(Lines of data)

══════════

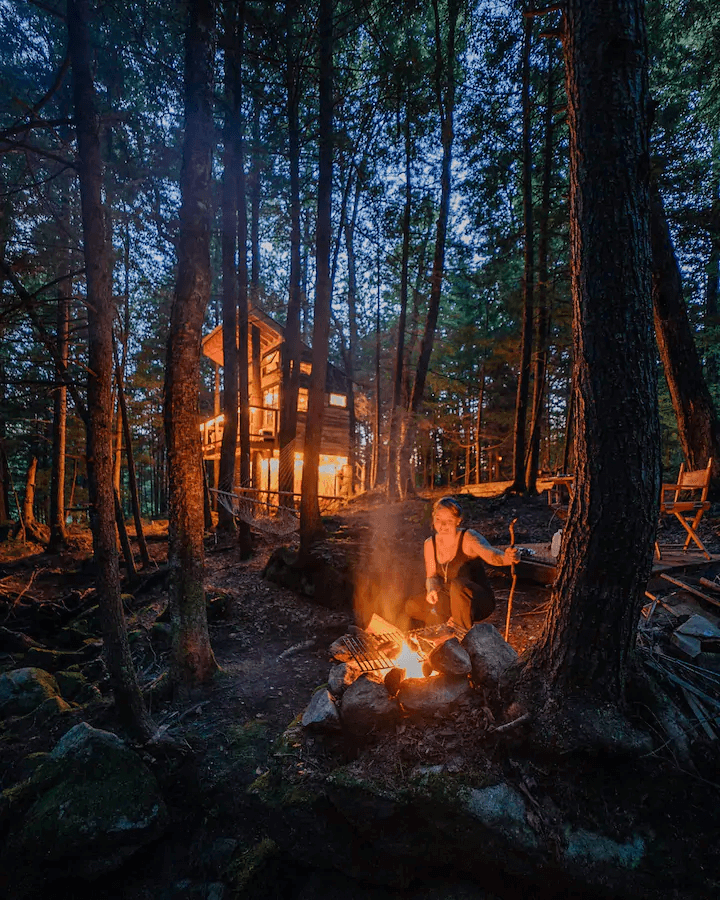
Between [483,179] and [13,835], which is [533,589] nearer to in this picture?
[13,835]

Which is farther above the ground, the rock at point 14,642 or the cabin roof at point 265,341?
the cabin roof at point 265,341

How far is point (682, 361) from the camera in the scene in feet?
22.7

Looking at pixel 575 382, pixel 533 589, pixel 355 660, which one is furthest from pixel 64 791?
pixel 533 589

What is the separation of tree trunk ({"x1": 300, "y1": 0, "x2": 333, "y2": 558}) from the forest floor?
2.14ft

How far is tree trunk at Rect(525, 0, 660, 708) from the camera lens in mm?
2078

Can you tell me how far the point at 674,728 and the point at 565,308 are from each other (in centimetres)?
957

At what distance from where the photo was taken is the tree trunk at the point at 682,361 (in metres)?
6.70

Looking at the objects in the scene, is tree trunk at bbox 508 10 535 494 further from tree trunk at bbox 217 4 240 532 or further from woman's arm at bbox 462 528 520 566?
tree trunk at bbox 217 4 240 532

══════════

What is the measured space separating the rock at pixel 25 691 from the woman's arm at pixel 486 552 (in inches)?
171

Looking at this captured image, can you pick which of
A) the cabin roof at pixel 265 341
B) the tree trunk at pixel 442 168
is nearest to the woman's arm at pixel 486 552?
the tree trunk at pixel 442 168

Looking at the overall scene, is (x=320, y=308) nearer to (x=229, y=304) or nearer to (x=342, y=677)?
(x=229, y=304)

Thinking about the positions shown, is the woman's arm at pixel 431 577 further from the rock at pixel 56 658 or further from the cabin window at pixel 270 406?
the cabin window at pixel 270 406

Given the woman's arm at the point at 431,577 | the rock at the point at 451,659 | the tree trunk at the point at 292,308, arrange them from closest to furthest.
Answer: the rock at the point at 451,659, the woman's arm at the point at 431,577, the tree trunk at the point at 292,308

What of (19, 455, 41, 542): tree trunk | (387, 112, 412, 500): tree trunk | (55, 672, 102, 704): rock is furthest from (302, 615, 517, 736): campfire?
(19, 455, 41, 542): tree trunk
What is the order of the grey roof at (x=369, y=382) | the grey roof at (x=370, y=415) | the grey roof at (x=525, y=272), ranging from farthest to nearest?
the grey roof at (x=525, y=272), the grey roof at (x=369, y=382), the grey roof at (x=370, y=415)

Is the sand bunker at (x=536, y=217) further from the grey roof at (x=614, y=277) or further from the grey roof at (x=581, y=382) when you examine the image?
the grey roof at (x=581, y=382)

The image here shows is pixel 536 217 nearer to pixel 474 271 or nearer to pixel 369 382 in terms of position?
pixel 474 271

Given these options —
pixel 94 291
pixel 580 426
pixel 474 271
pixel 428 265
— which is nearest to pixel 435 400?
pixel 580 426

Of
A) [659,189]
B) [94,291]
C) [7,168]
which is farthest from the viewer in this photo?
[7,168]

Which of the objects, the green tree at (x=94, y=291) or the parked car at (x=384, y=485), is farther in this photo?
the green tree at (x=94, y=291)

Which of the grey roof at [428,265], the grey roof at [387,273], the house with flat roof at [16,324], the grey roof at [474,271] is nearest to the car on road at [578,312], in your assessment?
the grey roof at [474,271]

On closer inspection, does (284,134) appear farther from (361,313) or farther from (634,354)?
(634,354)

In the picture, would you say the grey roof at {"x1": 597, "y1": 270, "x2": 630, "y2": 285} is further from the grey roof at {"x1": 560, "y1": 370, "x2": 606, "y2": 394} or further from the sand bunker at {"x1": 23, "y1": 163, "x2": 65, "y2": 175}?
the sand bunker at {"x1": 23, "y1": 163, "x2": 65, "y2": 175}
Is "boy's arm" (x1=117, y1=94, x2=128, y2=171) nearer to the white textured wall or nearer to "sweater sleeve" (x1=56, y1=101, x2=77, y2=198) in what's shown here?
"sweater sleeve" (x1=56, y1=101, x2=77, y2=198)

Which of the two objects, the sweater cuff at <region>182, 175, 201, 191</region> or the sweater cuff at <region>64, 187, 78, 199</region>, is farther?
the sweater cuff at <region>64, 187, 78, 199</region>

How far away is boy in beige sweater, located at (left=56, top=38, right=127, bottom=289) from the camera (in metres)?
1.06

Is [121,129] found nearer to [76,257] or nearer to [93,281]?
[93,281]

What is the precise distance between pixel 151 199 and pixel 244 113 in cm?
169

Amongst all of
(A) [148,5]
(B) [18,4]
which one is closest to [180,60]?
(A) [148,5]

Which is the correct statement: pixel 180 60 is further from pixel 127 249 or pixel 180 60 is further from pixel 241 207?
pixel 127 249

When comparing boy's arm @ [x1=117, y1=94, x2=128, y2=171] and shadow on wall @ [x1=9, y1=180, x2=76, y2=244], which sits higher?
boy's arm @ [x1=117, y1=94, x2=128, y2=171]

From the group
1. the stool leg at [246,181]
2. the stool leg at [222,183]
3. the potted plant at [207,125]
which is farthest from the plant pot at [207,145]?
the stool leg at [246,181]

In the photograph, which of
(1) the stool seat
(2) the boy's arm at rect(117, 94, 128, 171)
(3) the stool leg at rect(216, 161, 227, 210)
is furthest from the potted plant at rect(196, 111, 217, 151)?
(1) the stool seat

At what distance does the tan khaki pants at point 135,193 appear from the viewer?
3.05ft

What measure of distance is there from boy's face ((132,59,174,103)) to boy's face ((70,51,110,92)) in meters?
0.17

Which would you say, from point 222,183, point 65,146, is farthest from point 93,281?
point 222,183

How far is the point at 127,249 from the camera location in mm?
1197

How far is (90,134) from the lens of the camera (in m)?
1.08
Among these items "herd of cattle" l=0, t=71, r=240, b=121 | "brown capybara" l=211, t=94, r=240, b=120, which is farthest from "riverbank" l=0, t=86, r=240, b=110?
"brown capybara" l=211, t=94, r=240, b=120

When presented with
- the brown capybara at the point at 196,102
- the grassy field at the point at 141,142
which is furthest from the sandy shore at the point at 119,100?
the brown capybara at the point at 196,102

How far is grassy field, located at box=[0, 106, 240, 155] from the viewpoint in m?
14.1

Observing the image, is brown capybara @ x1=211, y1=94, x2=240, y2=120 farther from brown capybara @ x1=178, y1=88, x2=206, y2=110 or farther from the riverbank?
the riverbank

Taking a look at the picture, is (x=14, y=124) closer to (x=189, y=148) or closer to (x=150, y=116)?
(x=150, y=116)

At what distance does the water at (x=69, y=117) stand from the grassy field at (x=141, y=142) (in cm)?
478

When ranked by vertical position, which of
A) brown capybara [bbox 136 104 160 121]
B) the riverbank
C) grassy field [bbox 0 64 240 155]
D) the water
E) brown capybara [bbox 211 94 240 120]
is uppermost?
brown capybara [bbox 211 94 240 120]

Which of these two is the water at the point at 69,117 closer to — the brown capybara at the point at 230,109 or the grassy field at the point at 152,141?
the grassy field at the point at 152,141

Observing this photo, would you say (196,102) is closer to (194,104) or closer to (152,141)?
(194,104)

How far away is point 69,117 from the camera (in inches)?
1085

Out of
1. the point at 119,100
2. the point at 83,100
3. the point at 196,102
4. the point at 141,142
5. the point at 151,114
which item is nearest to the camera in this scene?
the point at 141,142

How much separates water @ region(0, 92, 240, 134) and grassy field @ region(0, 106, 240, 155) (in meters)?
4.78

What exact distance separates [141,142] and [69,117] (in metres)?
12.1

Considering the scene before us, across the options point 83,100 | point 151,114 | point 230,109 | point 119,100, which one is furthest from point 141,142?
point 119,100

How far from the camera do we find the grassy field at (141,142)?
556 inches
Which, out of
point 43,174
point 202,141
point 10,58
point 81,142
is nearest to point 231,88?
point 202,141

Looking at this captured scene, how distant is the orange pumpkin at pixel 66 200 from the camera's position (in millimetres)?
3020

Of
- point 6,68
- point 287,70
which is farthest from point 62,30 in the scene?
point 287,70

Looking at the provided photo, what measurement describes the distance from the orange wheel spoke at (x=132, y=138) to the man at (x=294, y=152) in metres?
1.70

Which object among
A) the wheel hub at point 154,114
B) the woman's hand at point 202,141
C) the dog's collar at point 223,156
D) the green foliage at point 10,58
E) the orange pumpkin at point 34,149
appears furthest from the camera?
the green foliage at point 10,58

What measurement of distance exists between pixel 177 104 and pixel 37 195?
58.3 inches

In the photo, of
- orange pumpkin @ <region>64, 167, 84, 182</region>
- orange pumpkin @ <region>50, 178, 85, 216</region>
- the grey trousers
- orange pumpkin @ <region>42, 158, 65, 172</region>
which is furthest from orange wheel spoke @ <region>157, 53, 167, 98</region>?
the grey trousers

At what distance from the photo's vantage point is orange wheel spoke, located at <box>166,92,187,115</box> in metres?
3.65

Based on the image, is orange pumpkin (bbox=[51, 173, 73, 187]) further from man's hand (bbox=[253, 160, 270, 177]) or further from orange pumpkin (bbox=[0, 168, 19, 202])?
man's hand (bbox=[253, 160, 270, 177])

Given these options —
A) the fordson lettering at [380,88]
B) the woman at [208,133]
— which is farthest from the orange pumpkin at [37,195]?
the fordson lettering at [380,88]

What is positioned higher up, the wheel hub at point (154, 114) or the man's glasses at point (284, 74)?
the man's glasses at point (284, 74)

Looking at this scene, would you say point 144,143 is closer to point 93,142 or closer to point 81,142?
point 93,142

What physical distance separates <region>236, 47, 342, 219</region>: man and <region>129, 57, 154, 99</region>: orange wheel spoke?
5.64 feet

══════════

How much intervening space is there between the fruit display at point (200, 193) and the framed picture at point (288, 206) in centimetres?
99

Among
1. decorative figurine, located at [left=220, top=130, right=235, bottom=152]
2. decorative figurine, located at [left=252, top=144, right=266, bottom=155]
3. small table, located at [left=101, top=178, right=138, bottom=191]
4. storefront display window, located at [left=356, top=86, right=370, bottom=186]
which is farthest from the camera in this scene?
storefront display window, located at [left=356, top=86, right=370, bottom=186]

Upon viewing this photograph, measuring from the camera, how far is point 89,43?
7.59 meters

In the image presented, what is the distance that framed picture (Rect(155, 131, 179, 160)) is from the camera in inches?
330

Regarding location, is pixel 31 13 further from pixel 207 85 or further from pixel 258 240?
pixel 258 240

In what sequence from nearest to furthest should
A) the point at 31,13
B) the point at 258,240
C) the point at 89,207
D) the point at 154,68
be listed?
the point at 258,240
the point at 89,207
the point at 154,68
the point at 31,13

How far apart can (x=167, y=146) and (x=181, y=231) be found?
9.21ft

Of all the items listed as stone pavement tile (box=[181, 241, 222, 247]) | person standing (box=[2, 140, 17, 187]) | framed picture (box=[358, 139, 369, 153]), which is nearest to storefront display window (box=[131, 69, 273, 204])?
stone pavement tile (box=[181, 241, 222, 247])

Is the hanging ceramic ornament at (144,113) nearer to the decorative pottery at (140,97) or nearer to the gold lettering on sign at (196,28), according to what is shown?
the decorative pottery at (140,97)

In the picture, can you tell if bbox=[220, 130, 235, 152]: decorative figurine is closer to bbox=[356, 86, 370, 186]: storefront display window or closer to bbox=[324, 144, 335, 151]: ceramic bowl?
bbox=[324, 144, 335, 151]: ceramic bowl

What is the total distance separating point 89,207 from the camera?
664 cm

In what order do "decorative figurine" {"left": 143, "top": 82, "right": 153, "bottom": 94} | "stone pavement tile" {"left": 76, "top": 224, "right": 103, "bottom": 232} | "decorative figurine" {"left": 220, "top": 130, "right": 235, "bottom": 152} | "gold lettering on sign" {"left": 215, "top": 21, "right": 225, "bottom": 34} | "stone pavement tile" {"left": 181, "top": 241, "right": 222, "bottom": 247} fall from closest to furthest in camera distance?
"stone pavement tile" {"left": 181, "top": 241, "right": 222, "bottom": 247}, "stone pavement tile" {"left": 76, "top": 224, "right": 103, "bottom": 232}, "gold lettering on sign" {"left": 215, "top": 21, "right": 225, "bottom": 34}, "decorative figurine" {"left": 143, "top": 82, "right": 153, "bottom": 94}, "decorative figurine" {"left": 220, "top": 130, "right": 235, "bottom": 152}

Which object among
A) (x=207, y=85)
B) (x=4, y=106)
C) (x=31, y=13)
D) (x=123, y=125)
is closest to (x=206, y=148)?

══════════

What to work on:
Reproduce verbatim the lines of data starting with the line containing "Of all the items" and ending with the line containing "is closest to (x=206, y=148)?", both included.

Right answer:
Of all the items listed as stone pavement tile (box=[181, 241, 222, 247]) | person standing (box=[2, 140, 17, 187]) | framed picture (box=[358, 139, 369, 153]), which is nearest to storefront display window (box=[131, 69, 273, 204])?
stone pavement tile (box=[181, 241, 222, 247])

Is the hanging ceramic ornament at (144,113) nearer to the decorative pottery at (140,97) or nearer to the gold lettering on sign at (196,28), according to what is shown?
the decorative pottery at (140,97)

In the picture, can you tell if bbox=[220, 130, 235, 152]: decorative figurine is closer to bbox=[356, 86, 370, 186]: storefront display window or closer to bbox=[324, 144, 335, 151]: ceramic bowl?
bbox=[324, 144, 335, 151]: ceramic bowl

What is the total distance separating point 89,207 from the camera?
664 cm

In what order do "decorative figurine" {"left": 143, "top": 82, "right": 153, "bottom": 94} | "stone pavement tile" {"left": 76, "top": 224, "right": 103, "bottom": 232} | "decorative figurine" {"left": 220, "top": 130, "right": 235, "bottom": 152} | "gold lettering on sign" {"left": 215, "top": 21, "right": 225, "bottom": 34} | "stone pavement tile" {"left": 181, "top": 241, "right": 222, "bottom": 247} fall from closest to furthest in camera distance?
"stone pavement tile" {"left": 181, "top": 241, "right": 222, "bottom": 247}, "stone pavement tile" {"left": 76, "top": 224, "right": 103, "bottom": 232}, "gold lettering on sign" {"left": 215, "top": 21, "right": 225, "bottom": 34}, "decorative figurine" {"left": 143, "top": 82, "right": 153, "bottom": 94}, "decorative figurine" {"left": 220, "top": 130, "right": 235, "bottom": 152}

Which object among
A) (x=207, y=85)
B) (x=4, y=106)
C) (x=31, y=13)
D) (x=123, y=125)
is closest to (x=206, y=148)?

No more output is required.